Cependant, il n’arrivait toujours pas de lettre de Madeleine, et Jacques rêvait à des solutions quasi-violentes, rôdait autour du château avec la tentation d’en franchir les barrières.

Un soir, après de longues courses en forêt, il contemplait les dernières palpitations crépusculaires. Devant l’Occident, un enfant était posé sur un tertre pyramidal, et le petit être était noir extrêmement, découpé comme une statuette d’encre de Chine. Des prés reculaient, fort pâles, d’un jade doré, avec de mornes buissons haillonnés, et trois barres cuivreuses nageaient sur l’eau de l’étang, l’eau de bitume faite légèrement vineuse par la vapeur froide.

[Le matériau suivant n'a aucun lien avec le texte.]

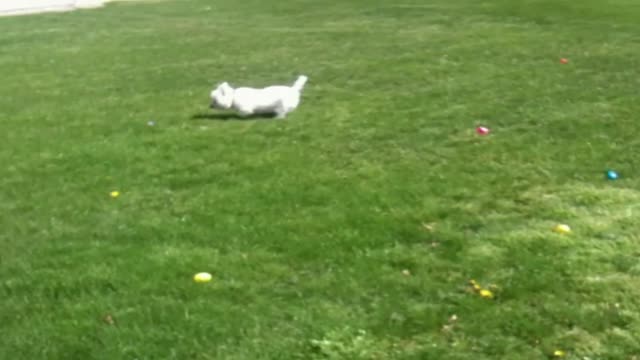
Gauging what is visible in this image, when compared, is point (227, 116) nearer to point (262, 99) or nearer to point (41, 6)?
point (262, 99)

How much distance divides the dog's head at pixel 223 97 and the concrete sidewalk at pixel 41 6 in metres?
16.7

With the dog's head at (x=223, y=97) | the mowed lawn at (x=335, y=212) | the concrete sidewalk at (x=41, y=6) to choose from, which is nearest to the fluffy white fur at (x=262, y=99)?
the dog's head at (x=223, y=97)

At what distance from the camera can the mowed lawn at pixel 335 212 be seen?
465 centimetres

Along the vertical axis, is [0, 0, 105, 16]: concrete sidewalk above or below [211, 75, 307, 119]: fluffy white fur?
below

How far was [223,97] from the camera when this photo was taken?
9.23 meters

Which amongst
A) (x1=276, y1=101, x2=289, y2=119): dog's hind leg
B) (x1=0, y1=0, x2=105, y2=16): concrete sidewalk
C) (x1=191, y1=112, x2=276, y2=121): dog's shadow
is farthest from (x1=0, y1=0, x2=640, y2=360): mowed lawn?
(x1=0, y1=0, x2=105, y2=16): concrete sidewalk

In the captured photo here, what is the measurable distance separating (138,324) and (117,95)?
668 cm

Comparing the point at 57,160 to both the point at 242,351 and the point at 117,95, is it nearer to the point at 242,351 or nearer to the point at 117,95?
the point at 117,95

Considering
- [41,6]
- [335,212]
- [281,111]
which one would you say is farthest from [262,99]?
[41,6]

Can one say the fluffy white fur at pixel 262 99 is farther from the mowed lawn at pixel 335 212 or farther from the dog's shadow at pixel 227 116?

La masse des arbres avait une sombre puissance encore, dense, opaque, dominée de quelques frondaisons grêles, à peines feuillues, effiloquées en charpies noires, en filaments adorablement capillaires. Puis venait l’énorme magnificence céleste, simple d’ailleurs, rien qu’une mer de rouge, opalescente, sous un fleuve orange et un grand segment de turquoise, semé de quelque îlot de limaille, et dont la clarté jaune montait, blanchissait, s’effaçait au quart de la voûte, dans un bleu plombé, lentement fonçant au méridien. Vénus frissonnait parmi des poudres grises, une cavité délicieuse s’ouvrait entre les futaies. Et tout mourait. Dans le froid d’une nuit pure, couleur et calorique s’éparpillaient sous le vaste dôme, un rêve de cristal s’ouvrait, d’immobilité, de sérénité monotone sous le faible étoilement de la nuit d’Octobre.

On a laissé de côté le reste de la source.